Depolitizasyon siyasetinin en yoğun hedef aldığı kesim kuşkusuz gençliktir. Cuntanın liderinin sıkça kullandığı bir ifadeyle gençleri “sapık ideolojiler”in elinden kurtarmak ve Atatürkçü ideolojiyi yaygınlaştırmak için bir yandan sistematik bir biçimde Kemalizm haricinde her türlü fikri, itikadi, siyasi yöneliş karalanmış, tüm bunlar tehdit ve tehlike unsurları şeklinde resmedilmiştir. Bir yandan da zaten devlet eliyle eğitimden medyaya kadar her yerde sistematik biçimde uygulanmakta olan Kemalist kimlik inşasına yönelik çabalar daha da yoğunlaştırılarak adeta tapınma düzeyine vardırılmıştır. Aynı süreçte gençliğin depolitizasyonuna yönelik çabalar bağlamında müzik, spor ve benzeri alanlardan da yönlendirme anlamında istifade edilmeye çalışıldığı görülmüştür. 12 Eylül sürecini takip eden Özallı yıllarda da etkili biçimde sürdürülen bu politika neticesinde gençlik kesiminde belli ölçüde bir dönüşüm başarılmış ve toplumsal taleplerle ilgilenmeyen, bireyciliği esas alan, hayatta başarı ölçüsü olarak kişisel kariyeri öne çıkartan, hazcı bir gençlik profili üretilmiştir.

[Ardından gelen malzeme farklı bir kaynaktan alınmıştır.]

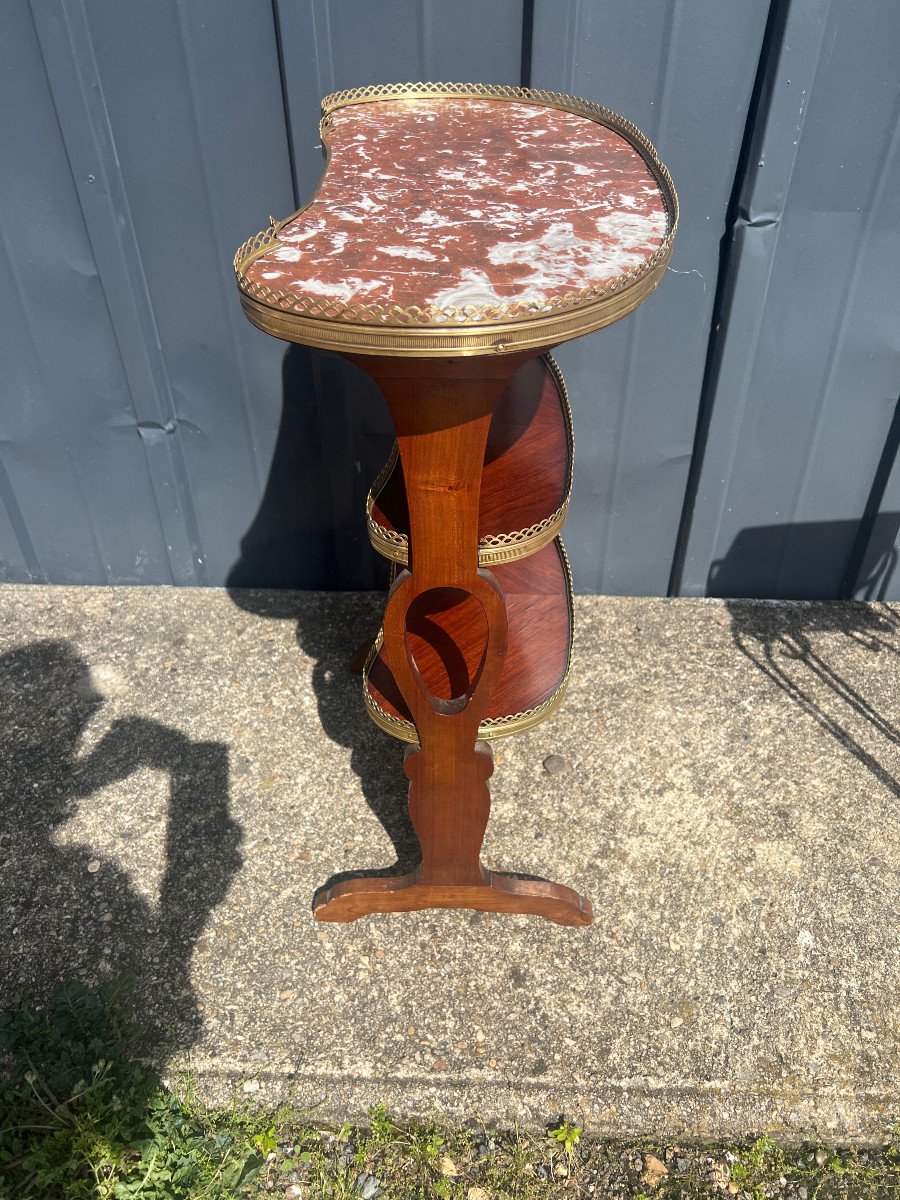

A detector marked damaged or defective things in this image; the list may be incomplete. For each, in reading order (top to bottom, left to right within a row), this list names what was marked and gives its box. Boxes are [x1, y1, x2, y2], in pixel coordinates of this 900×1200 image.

cracked concrete slab [0, 588, 897, 1142]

12 Eylül politikalarının siyasal yapıdan eğitime, yargıdan medyaya, farklı toplumsal kesimlerin gündelik hayatlarına dek geniş bir yelpazede çeşitli düzeylerde etkili sonuçlar doğurduğunu biliyoruz. Farklı siyasi anlayışların Meclis’te temsil edilmelerinin sınırlanmasından, ilköğretim öğrencilerine her sabah avaz avaz söylettirilen ırkçı anda daha da kesif bir dini ritüel mahiyeti kazandırılmasına kadar birbirinden farklı pek çok alanda halen sürdürülmekte olan kimi uygulamalar bu dönemin açık izlerini taşıyor.

BAŞÖRTÜ YASAĞI, KÜRT SORUNU VE DARBE

Bununla birlikte Türkiye’nin gündeminde on yıllardır yakıcı bir biçimde yer alan iki sorunun, başörtüsü yasağı ve Kürt sorununun 12 Eylül’ü siyasal-toplumsal yapıda en belirgin biçimde özetleyen iki temel gündem maddesi olduğunu söylemek mümkün. Elbette gerek başörtüsü yasağı, gerekse de Kürt sorunu 12 Eylül ile ortaya çıkmış sorunlar olmayıp, bizatihi Kemalist sistemin inşa sürecine uzanan problemlerdir. Kemalist resmi ideolojinin her zaman gururla, coşkuyla altını çizdiği meşhur sloganında ifade edildiği üzere “Ümmetten bir ulus yaratma” idealinin, projesinin, dayatmasının ürettiği kaçınılmaz sonuçlardır.

SORUNLARI KEMALİST RESTORASYON DERİNLEŞTİRDİ

Bu yönüyle başörtüsü yasağı kimilerinin zannettiği gibi Kemalist seçkinlerin basit düzeyde bir kıyafet takıntısından ibaret değildir. İslami kimliğin tümüyle hayattan dışlanması, hatta görünürlüğünün dahi engellenmesi şeklinde karşımıza çıkan laik despotizmin hedeflediği toplum projesinin bir yansıması, bir özetidir. Aynı şekilde Kürt sorunu da uluslararası ya da bölgesel çekişme ve mücadelelerden önce ulusal kimliğin inşası adına Ümmet bağının tahrip edilmesinin ortaya çıkardığı bunalıma tekabül etmektedir. Hiç kuşkusuz her iki konu da 12 Eylül’e özgü olmayıp Kemalist resmi ideolojik bağnazlığın süreklilik arzeden yapısının tezahürleridir. Bununla birlikte 12 Eylül cuntasının tutkulu bir biçimde giriştiği Kemalist restorasyon sürecinin her iki sorunu da alabildiğine derinleştirdiği açıktır.